╭─ PROVIDED RECORDS

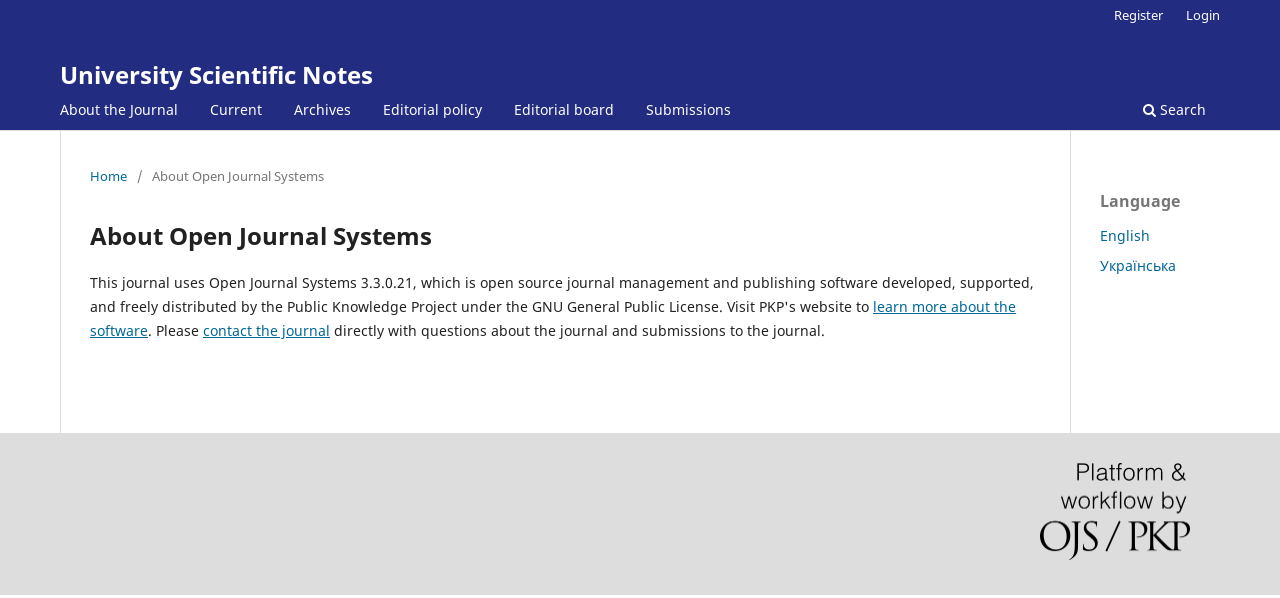

--- FILE ---
content_type: text/html; charset=utf-8
request_url: https://unz.univer.km.ua/about/aboutThisPublishingSystem
body_size: 6717
content:
<!DOCTYPE html>
<html lang="en-US" xml:lang="en-US">
<head>
	<meta charset="utf-8">
	<meta name="viewport" content="width=device-width, initial-scale=1.0">
	<title>
		About Open Journal Systems
							| University Scientific Notes
			</title>

	
<link rel="icon" href="https://unz.univer.km.ua/public/journals/1/favicon_en_US.png" />
<meta name="generator" content="Open Journal Systems 3.3.0.21" />
	<link rel="stylesheet" href="https://unz.univer.km.ua/$$$call$$$/page/page/css?name=stylesheet" type="text/css" /><link rel="stylesheet" href="https://unz.univer.km.ua/$$$call$$$/page/page/css?name=font" type="text/css" /><link rel="stylesheet" href="https://unz.univer.km.ua/lib/pkp/styles/fontawesome/fontawesome.css?v=3.3.0.21" type="text/css" /><link rel="stylesheet" href="https://unz.univer.km.ua/plugins/generic/orcidProfile/css/orcidProfile.css?v=3.3.0.21" type="text/css" /><link rel="stylesheet" href="https://unz.univer.km.ua/public/journals/1/styleSheet.css?d=" type="text/css" />
</head>
<body class="pkp_page_about pkp_op_aboutThisPublishingSystem" dir="ltr">

	<div class="pkp_structure_page">

				<header class="pkp_structure_head" id="headerNavigationContainer" role="banner">
						
 <nav class="cmp_skip_to_content" aria-label="Jump to content links">
	<a href="#pkp_content_main">Skip to main content</a>
	<a href="#siteNav">Skip to main navigation menu</a>
		<a href="#pkp_content_footer">Skip to site footer</a>
</nav>

			<div class="pkp_head_wrapper">

				<div class="pkp_site_name_wrapper">
					<button class="pkp_site_nav_toggle">
						<span>Open Menu</span>
					</button>
										<div class="pkp_site_name">
																<a href="						https://unz.univer.km.ua/index
					" class="is_text">University Scientific Notes</a>
										</div>
				</div>

				
				<nav class="pkp_site_nav_menu" aria-label="Site Navigation">
					<a id="siteNav"></a>
					<div class="pkp_navigation_primary_row">
						<div class="pkp_navigation_primary_wrapper">
																				<ul id="navigationPrimary" class="pkp_navigation_primary pkp_nav_list">
								<li class="">
				<a href="https://unz.univer.km.ua/about">
					About the Journal
				</a>
							</li>
								<li class="">
				<a href="https://unz.univer.km.ua/issue/current">
					Current
				</a>
							</li>
								<li class="">
				<a href="https://unz.univer.km.ua/issue/archive">
					Archives
				</a>
							</li>
								<li class="">
				<a href="https://unz.univer.km.ua/about/edpolicy">
					Editorial policy
				</a>
							</li>
								<li class="">
				<a href="https://unz.univer.km.ua/about/edboard">
					Editorial board
				</a>
							</li>
								<li class="">
				<a href="https://unz.univer.km.ua/about/submissions">
					Submissions
				</a>
							</li>
			</ul>

				

																						<div class="pkp_navigation_search_wrapper">
									<a href="https://unz.univer.km.ua/search" class="pkp_search pkp_search_desktop">
										<span class="fa fa-search" aria-hidden="true"></span>
										Search
									</a>
								</div>
													</div>
					</div>
					<div class="pkp_navigation_user_wrapper" id="navigationUserWrapper">
							<ul id="navigationUser" class="pkp_navigation_user pkp_nav_list">
								<li class="profile">
				<a href="https://unz.univer.km.ua/user/register">
					Register
				</a>
							</li>
								<li class="profile">
				<a href="https://unz.univer.km.ua/login">
					Login
				</a>
							</li>
										</ul>

					</div>
				</nav>
			</div><!-- .pkp_head_wrapper -->
		</header><!-- .pkp_structure_head -->

						<div class="pkp_structure_content has_sidebar">
			<div class="pkp_structure_main" role="main">
				<a id="pkp_content_main"></a>

<div class="page page_about_publishing_system">
	<nav class="cmp_breadcrumbs" role="navigation" aria-label="You are here:">
	<ol>
		<li>
			<a href="https://unz.univer.km.ua/index">
				Home
			</a>
			<span class="separator">/</span>
		</li>
		<li class="current">
			<span aria-current="page">
									About Open Journal Systems
							</span>
		</li>
	</ol>
</nav>

	<h1>
		About Open Journal Systems
	</h1>

	<p>
					This journal uses Open Journal Systems 3.3.0.21, which is open source journal management and publishing software developed, supported, and freely distributed by the Public Knowledge Project under the GNU General Public License. Visit PKP's website to <a href="http://pkp.sfu.ca/">learn more about the software</a>. Please <a href="https://unz.univer.km.ua/about/contact">contact the journal</a> directly with questions about the journal and submissions to the journal.
			</p>

</div><!-- .page -->

	</div><!-- pkp_structure_main -->

									<div class="pkp_structure_sidebar left" role="complementary" aria-label="Sidebar">
				<div class="pkp_block block_language">
	<h2 class="title">
		Language
	</h2>

	<div class="content">
		<ul>
							<li class="locale_en_US current" lang="en-US">
					<a href="https://unz.univer.km.ua/user/setLocale/en_US?source=%2Fabout%2FaboutThisPublishingSystem">
						English
					</a>
				</li>
							<li class="locale_uk_UA" lang="uk-UA">
					<a href="https://unz.univer.km.ua/user/setLocale/uk_UA?source=%2Fabout%2FaboutThisPublishingSystem">
						Українська
					</a>
				</li>
					</ul>
	</div>
</div><!-- .block_language -->

			</div><!-- pkp_sidebar.left -->
			</div><!-- pkp_structure_content -->

<div class="pkp_structure_footer_wrapper" role="contentinfo">
	<a id="pkp_content_footer"></a>

	<div class="pkp_structure_footer">

		
		<div class="pkp_brand_footer" role="complementary">
			<a href="https://unz.univer.km.ua/about/aboutThisPublishingSystem">
				<img alt="More information about the publishing system, Platform and Workflow by OJS/PKP." src="https://unz.univer.km.ua/templates/images/ojs_brand.png">
			</a>
		</div>
	</div>
</div><!-- pkp_structure_footer_wrapper -->

</div><!-- pkp_structure_page -->

<script src="https://unz.univer.km.ua/lib/pkp/lib/vendor/components/jquery/jquery.min.js?v=3.3.0.21" type="text/javascript"></script><script src="https://unz.univer.km.ua/lib/pkp/lib/vendor/components/jqueryui/jquery-ui.min.js?v=3.3.0.21" type="text/javascript"></script><script src="https://unz.univer.km.ua/plugins/themes/default/js/lib/popper/popper.js?v=3.3.0.21" type="text/javascript"></script><script src="https://unz.univer.km.ua/plugins/themes/default/js/lib/bootstrap/util.js?v=3.3.0.21" type="text/javascript"></script><script src="https://unz.univer.km.ua/plugins/themes/default/js/lib/bootstrap/dropdown.js?v=3.3.0.21" type="text/javascript"></script><script src="https://unz.univer.km.ua/plugins/themes/default/js/main.js?v=3.3.0.21" type="text/javascript"></script>


</body>
</html>


--- FILE ---
content_type: text/css
request_url: https://unz.univer.km.ua/public/journals/1/styleSheet.css?d=
body_size: 695
content:
.homepage_image {
	width:240px;
	float:left;
	margin:	0 30px 0 -30px !important;

}



@media screen and (min-width: 768px) {
.obj_article_details .entry_details{
  width:200px;
}
.obj_article_details .main_entry {
  width:528px;
}

}


@media screen and (min-width: 992px) {
.pkp_structure_sidebar {
  width:150px;
}
.pkp_structure_main {
  width:802px;
}  
.pkp_structure_main::after {
  left:802px;
}
.obj_article_details .main_entry {
  width:602px;
}  
}



@media screen and (min-width: 1200px) {
.pkp_structure_main {
  width:1010px;
}  
.pkp_structure_main::after {
  left:1010px;
}
.obj_article_details .main_entry {
  width:810px;
}
}


╰─

> _AIM OF THE TASK_
Line by line, output the material above exactly, passing over the pictures.

> _REPLY_
--- FILE ---
content_type: text/html; charset=utf-8
request_url: https://unz.univer.km.ua/about/aboutThisPublishingSystem
body_size: 6717
content:
<!DOCTYPE html>
<html lang="en-US" xml:lang="en-US">
<head>
	<meta charset="utf-8">
	<meta name="viewport" content="width=device-width, initial-scale=1.0">
	<title>
		About Open Journal Systems
							| University Scientific Notes
			</title>

	
<link rel="icon" href="https://unz.univer.km.ua/public/journals/1/favicon_en_US.png" />
<meta name="generator" content="Open Journal Systems 3.3.0.21" />
	<link rel="stylesheet" href="https://unz.univer.km.ua/$$$call$$$/page/page/css?name=stylesheet" type="text/css" /><link rel="stylesheet" href="https://unz.univer.km.ua/$$$call$$$/page/page/css?name=font" type="text/css" /><link rel="stylesheet" href="https://unz.univer.km.ua/lib/pkp/styles/fontawesome/fontawesome.css?v=3.3.0.21" type="text/css" /><link rel="stylesheet" href="https://unz.univer.km.ua/plugins/generic/orcidProfile/css/orcidProfile.css?v=3.3.0.21" type="text/css" /><link rel="stylesheet" href="https://unz.univer.km.ua/public/journals/1/styleSheet.css?d=" type="text/css" />
</head>
<body class="pkp_page_about pkp_op_aboutThisPublishingSystem" dir="ltr">

	<div class="pkp_structure_page">

				<header class="pkp_structure_head" id="headerNavigationContainer" role="banner">
						
 <nav class="cmp_skip_to_content" aria-label="Jump to content links">
	<a href="#pkp_content_main">Skip to main content</a>
	<a href="#siteNav">Skip to main navigation menu</a>
		<a href="#pkp_content_footer">Skip to site footer</a>
</nav>

			<div class="pkp_head_wrapper">

				<div class="pkp_site_name_wrapper">
					<button class="pkp_site_nav_toggle">
						<span>Open Menu</span>
					</button>
										<div class="pkp_site_name">
																<a href="						https://unz.univer.km.ua/index
					" class="is_text">University Scientific Notes</a>
										</div>
				</div>

				
				<nav class="pkp_site_nav_menu" aria-label="Site Navigation">
					<a id="siteNav"></a>
					<div class="pkp_navigation_primary_row">
						<div class="pkp_navigation_primary_wrapper">
																				<ul id="navigationPrimary" class="pkp_navigation_primary pkp_nav_list">
								<li class="">
				<a href="https://unz.univer.km.ua/about">
					About the Journal
				</a>
							</li>
								<li class="">
				<a href="https://unz.univer.km.ua/issue/current">
					Current
				</a>
							</li>
								<li class="">
				<a href="https://unz.univer.km.ua/issue/archive">
					Archives
				</a>
							</li>
								<li class="">
				<a href="https://unz.univer.km.ua/about/edpolicy">
					Editorial policy
				</a>
							</li>
								<li class="">
				<a href="https://unz.univer.km.ua/about/edboard">
					Editorial board
				</a>
							</li>
								<li class="">
				<a href="https://unz.univer.km.ua/about/submissions">
					Submissions
				</a>
							</li>
			</ul>

				

																						<div class="pkp_navigation_search_wrapper">
									<a href="https://unz.univer.km.ua/search" class="pkp_search pkp_search_desktop">
										<span class="fa fa-search" aria-hidden="true"></span>
										Search
									</a>
								</div>
													</div>
					</div>
					<div class="pkp_navigation_user_wrapper" id="navigationUserWrapper">
							<ul id="navigationUser" class="pkp_navigation_user pkp_nav_list">
								<li class="profile">
				<a href="https://unz.univer.km.ua/user/register">
					Register
				</a>
							</li>
								<li class="profile">
				<a href="https://unz.univer.km.ua/login">
					Login
				</a>
							</li>
										</ul>

					</div>
				</nav>
			</div><!-- .pkp_head_wrapper -->
		</header><!-- .pkp_structure_head -->

						<div class="pkp_structure_content has_sidebar">
			<div class="pkp_structure_main" role="main">
				<a id="pkp_content_main"></a>

<div class="page page_about_publishing_system">
	<nav class="cmp_breadcrumbs" role="navigation" aria-label="You are here:">
	<ol>
		<li>
			<a href="https://unz.univer.km.ua/index">
				Home
			</a>
			<span class="separator">/</span>
		</li>
		<li class="current">
			<span aria-current="page">
									About Open Journal Systems
							</span>
		</li>
	</ol>
</nav>

	<h1>
		About Open Journal Systems
	</h1>

	<p>
					This journal uses Open Journal Systems 3.3.0.21, which is open source journal management and publishing software developed, supported, and freely distributed by the Public Knowledge Project under the GNU General Public License. Visit PKP's website to <a href="http://pkp.sfu.ca/">learn more about the software</a>. Please <a href="https://unz.univer.km.ua/about/contact">contact the journal</a> directly with questions about the journal and submissions to the journal.
			</p>

</div><!-- .page -->

	</div><!-- pkp_structure_main -->

									<div class="pkp_structure_sidebar left" role="complementary" aria-label="Sidebar">
				<div class="pkp_block block_language">
	<h2 class="title">
		Language
	</h2>

	<div class="content">
		<ul>
							<li class="locale_en_US current" lang="en-US">
					<a href="https://unz.univer.km.ua/user/setLocale/en_US?source=%2Fabout%2FaboutThisPublishingSystem">
						English
					</a>
				</li>
							<li class="locale_uk_UA" lang="uk-UA">
					<a href="https://unz.univer.km.ua/user/setLocale/uk_UA?source=%2Fabout%2FaboutThisPublishingSystem">
						Українська
					</a>
				</li>
					</ul>
	</div>
</div><!-- .block_language -->

			</div><!-- pkp_sidebar.left -->
			</div><!-- pkp_structure_content -->

<div class="pkp_structure_footer_wrapper" role="contentinfo">
	<a id="pkp_content_footer"></a>

	<div class="pkp_structure_footer">

		
		<div class="pkp_brand_footer" role="complementary">
			<a href="https://unz.univer.km.ua/about/aboutThisPublishingSystem">
				<img alt="More information about the publishing system, Platform and Workflow by OJS/PKP." src="https://unz.univer.km.ua/templates/images/ojs_brand.png">
			</a>
		</div>
	</div>
</div><!-- pkp_structure_footer_wrapper -->

</div><!-- pkp_structure_page -->

<script src="https://unz.univer.km.ua/lib/pkp/lib/vendor/components/jquery/jquery.min.js?v=3.3.0.21" type="text/javascript"></script><script src="https://unz.univer.km.ua/lib/pkp/lib/vendor/components/jqueryui/jquery-ui.min.js?v=3.3.0.21" type="text/javascript"></script><script src="https://unz.univer.km.ua/plugins/themes/default/js/lib/popper/popper.js?v=3.3.0.21" type="text/javascript"></script><script src="https://unz.univer.km.ua/plugins/themes/default/js/lib/bootstrap/util.js?v=3.3.0.21" type="text/javascript"></script><script src="https://unz.univer.km.ua/plugins/themes/default/js/lib/bootstrap/dropdown.js?v=3.3.0.21" type="text/javascript"></script><script src="https://unz.univer.km.ua/plugins/themes/default/js/main.js?v=3.3.0.21" type="text/javascript"></script>


</body>
</html>


--- FILE ---
content_type: text/css
request_url: https://unz.univer.km.ua/public/journals/1/styleSheet.css?d=
body_size: 695
content:
.homepage_image {
	width:240px;
	float:left;
	margin:	0 30px 0 -30px !important;

}



@media screen and (min-width: 768px) {
.obj_article_details .entry_details{
  width:200px;
}
.obj_article_details .main_entry {
  width:528px;
}

}


@media screen and (min-width: 992px) {
.pkp_structure_sidebar {
  width:150px;
}
.pkp_structure_main {
  width:802px;
}  
.pkp_structure_main::after {
  left:802px;
}
.obj_article_details .main_entry {
  width:602px;
}  
}



@media screen and (min-width: 1200px) {
.pkp_structure_main {
  width:1010px;
}  
.pkp_structure_main::after {
  left:1010px;
}
.obj_article_details .main_entry {
  width:810px;
}
}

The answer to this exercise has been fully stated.